# Advanced Module 3: Unstructured Data

This notebook contains a short overview of the *Unstructured Data* module for QSO370/QSO570. It is important to note that this is indeed only an overview. In order to master this content you'll be required to read and understand Chapters 19 and 20 of our textbook. You should expect to follow along with the examples in the text as well as to pursue additional tutorials to help you implement the techniques you've learned. Note that this module is a bit more *coding-heavy* than the other modules -- that being said, you'll learn some really useful and cutting edge tools here that will expand your capability to access and analyze an essentially unlimited pool of data.

## Module Overview

Most of the world's data is unstructured or semi-structured. Videos, audio files, images, and text are all data without a clear structure in their raw forms. In order to extract information from such data sources, we first need methods for formatting the data in a readable format -- and for large-scale projects, that format must be common and easily readable by a machine. Chapters 19 and 20 of our text will walk you through two rapidly evolving applications of machine learning with unstructured data: social media analytics, and text mining.

## Assignments

Note that all assignments are **individual** and that collaboration is not permitted. To be clear, <u>no document or code sharing is allowed</u>. If you have questions they can be discussed during the weekly discussion meetings with me and with classmates. I've also added a channel associated with this module to Slack and it is okay to have public conversations there. You should cite any sources you use outside of our textbook in completing assignments. All of the work you submit for this module must be your own -- copying and pasting from the textbook is not acceptable and no credit will be awarded for this. Reproducing a walkthrough or completing a web-based tutorial for the capstone section of this module will be considered academic dishonesty. Any such cases will be awarded no credit and will be reported to the Dean's Office.

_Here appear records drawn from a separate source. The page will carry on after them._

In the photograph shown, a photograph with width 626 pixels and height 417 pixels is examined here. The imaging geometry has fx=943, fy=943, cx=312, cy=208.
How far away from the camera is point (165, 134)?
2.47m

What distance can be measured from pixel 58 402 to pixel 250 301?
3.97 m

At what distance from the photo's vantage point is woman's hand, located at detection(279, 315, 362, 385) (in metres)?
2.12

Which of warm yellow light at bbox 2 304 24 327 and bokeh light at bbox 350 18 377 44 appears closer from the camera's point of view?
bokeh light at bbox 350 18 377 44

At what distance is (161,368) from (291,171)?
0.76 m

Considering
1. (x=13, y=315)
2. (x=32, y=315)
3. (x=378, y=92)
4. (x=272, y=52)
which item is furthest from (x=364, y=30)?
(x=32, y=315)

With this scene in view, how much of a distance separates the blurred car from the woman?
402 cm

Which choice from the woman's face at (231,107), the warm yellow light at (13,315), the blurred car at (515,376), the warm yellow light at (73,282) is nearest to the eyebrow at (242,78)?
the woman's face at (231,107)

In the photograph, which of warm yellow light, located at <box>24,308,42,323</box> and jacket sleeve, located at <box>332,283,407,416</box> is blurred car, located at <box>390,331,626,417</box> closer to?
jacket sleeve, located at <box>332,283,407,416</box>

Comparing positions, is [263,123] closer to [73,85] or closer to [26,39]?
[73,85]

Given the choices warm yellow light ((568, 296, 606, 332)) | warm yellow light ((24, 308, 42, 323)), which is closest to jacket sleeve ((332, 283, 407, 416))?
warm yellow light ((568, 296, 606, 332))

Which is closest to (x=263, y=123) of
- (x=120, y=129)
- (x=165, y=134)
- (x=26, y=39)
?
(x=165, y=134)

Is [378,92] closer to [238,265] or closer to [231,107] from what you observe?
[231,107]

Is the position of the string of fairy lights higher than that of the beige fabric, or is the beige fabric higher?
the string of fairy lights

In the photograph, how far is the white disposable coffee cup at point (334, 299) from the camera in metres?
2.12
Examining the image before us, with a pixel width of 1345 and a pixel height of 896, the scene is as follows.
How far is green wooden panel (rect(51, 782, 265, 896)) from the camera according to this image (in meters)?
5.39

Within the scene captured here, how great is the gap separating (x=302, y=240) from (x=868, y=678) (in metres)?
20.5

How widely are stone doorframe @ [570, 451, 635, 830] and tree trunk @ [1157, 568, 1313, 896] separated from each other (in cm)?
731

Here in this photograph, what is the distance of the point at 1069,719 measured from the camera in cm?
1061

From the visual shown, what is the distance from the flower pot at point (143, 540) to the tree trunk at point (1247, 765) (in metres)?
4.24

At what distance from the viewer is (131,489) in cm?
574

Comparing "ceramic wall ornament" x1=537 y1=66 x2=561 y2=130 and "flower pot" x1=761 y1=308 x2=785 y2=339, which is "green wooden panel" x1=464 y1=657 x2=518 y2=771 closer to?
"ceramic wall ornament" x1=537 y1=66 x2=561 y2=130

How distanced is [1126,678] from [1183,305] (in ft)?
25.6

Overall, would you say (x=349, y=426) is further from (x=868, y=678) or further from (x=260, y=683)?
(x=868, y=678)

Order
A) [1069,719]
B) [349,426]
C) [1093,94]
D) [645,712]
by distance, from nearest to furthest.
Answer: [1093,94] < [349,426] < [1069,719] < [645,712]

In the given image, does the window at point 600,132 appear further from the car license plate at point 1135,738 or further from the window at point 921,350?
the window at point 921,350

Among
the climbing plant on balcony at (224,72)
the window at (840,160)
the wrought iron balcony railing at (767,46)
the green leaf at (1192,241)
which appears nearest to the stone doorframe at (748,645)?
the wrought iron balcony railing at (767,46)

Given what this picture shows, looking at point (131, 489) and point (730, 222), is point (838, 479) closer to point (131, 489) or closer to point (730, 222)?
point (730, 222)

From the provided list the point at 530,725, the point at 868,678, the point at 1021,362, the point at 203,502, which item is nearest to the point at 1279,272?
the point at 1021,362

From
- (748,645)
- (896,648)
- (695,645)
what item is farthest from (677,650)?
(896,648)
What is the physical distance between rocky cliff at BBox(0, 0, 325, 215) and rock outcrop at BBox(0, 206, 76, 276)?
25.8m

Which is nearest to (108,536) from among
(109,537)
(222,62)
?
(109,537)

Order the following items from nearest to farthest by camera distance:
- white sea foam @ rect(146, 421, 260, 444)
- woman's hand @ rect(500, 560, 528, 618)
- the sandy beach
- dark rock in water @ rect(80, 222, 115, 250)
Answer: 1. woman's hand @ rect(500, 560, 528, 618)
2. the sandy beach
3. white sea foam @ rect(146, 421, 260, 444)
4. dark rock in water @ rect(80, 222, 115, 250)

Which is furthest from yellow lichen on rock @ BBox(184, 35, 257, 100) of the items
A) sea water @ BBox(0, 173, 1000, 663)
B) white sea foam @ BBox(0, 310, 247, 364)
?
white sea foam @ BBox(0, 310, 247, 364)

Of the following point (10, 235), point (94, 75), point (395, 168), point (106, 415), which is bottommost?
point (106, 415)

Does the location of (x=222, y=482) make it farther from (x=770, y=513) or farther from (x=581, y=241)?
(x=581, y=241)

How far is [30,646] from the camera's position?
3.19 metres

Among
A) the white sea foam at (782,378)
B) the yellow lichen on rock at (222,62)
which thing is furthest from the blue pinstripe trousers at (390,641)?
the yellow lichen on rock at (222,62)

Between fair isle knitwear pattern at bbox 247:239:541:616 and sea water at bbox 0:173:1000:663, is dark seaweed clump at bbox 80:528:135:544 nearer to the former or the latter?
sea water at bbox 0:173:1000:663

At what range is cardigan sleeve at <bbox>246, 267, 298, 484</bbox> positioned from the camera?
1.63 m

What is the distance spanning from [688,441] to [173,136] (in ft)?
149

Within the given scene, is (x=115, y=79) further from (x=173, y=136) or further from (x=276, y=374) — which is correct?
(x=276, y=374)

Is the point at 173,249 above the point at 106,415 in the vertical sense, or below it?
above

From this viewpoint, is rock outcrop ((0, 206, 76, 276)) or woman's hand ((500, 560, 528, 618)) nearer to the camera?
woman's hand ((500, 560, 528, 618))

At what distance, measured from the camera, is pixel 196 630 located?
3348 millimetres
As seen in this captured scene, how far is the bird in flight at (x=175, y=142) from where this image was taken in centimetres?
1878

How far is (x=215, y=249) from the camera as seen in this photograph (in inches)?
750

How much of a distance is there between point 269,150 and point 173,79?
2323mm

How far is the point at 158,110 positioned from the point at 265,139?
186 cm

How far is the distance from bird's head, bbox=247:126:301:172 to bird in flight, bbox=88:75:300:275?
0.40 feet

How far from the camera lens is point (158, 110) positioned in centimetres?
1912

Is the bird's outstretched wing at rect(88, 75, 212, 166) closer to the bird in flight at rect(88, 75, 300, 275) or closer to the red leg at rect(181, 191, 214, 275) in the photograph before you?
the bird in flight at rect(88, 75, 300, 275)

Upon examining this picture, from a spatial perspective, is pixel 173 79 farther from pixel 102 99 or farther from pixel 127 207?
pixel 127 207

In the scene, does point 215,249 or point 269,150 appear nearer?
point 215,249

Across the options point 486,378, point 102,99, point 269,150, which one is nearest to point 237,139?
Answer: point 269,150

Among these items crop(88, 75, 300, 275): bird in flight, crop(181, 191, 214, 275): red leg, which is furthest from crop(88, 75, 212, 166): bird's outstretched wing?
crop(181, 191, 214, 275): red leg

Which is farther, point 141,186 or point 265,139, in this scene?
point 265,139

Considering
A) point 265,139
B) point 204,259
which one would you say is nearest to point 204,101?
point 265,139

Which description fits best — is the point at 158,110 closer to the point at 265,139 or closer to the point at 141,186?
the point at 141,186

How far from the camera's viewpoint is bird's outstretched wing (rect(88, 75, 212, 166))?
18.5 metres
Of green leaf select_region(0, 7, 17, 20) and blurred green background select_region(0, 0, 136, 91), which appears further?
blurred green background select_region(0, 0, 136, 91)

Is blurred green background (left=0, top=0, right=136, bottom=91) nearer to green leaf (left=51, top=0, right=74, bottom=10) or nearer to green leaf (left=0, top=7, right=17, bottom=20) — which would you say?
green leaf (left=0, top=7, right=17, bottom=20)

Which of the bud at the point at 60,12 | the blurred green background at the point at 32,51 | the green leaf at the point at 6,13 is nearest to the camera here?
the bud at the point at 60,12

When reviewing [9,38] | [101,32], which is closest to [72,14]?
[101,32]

The assignments associated with this module appear below.

1. Create a Jupyter Notebook which will serve as your set of notes for this module. You can either build a single Jupyter Notebook which covers all chapters in the module or build a Jupyter Notebook for each chapter individually. The choice is yours.
    + Your notebook should give an overview of the techniques it addresses.
    + Your notebook should discuss scenarios when these techniques can/should be applied. What are they used for?
    + You should include a section on relevant terminology. All definitions presented should include your own explanations of the corresponding term. You can either provide your own detailed definition or provide a definition from a source (with citation) and accompany that definition with your own explanations and/or examples.
    + You should discuss any specific data requirements for the techniques being discussed. What types of data do your techniques deal with? Are there any special pre-processing requirements.
    + Your notebook should cover what your technique *actually does* -- how does it work? 
    + Your notebook should discuss the results from your technique(s) and how they can be interepreted/operationalized.
2. You must complete the following *homework problems*.
  + **Problem 1:** Request and obtain an API key from *Twitter* (as well as at least one additional social media site you are interested in pulling data from). Once you've done this, write a short python script in a Jupyter Notebook that will pull the most recent 300 tweets using the hashtag `#analytics` or another hashtag of your choosing.  
  + **Problem 2:** In addition to accessing data via an API, another useful tool is to scrape data directly from the html code that produces a webpage. Complete the [tutorial here](https://towardsdatascience.com/web-scraping-job-postings-from-indeed-com-using-selenium-5ae58d155daf) about web-scraping for a job search. Substitute the location and search criteria to include job key-words and a location that you are interested in.
3. Capstone Project (see below).

## Capstone Project

This module has the most open-ended capstone option. Your project is likely to be truly novel, but you must clear a proposal with me first. A project proposal should be at most a single page in length, but could be as short as a paragraph. Your proposal should include between a few sentences and a paragraph describing the project you are proposing, as well as an outline of expected steps for you to complete the project satisfactorily. 

For example, a hypothetical student project could seek to construct a social media monitoring utility for *Home Depot*. This project could be justified because *Home Depot* is interested in real-time analytics on what customers are saying about the store and possibly DIY projects in general. Additionally, *Home Depot* may be interested in monitoring customer sentiment about its direct competitors (*Lowe's*, *Ace Hardware*, etc.). In order to complete this project the student would need to obtain an API-key for Twitter and possibly other social media sites (list the sites you will be using if that is your plan). A deliverable for this project might include (i) background documentation on the development of the tool -- where it seeks information, what it does with that information, and how that information benefits *Home Depot*, and (ii) several example daily or weekly briefings resulting from your tool. In the case of this project, these briefings might be designed as one- or two-page snapshots for C-suite executives (think a CMO or CEO) to get a quick and clear run-down of the most important happenings.

All capstone submissions should take the form of a formal report (the example above suffices since it is comprised of several smaller scale reports). It should be clear that this capstone is a significant undertaking. This project spans the final six weeks of our semester and includes work designed to span the entirety of that time period. Please do not plan to start this project in the final one, two, or even three weeks of the semester -- you will not be successful if you procrastinate on this assignment.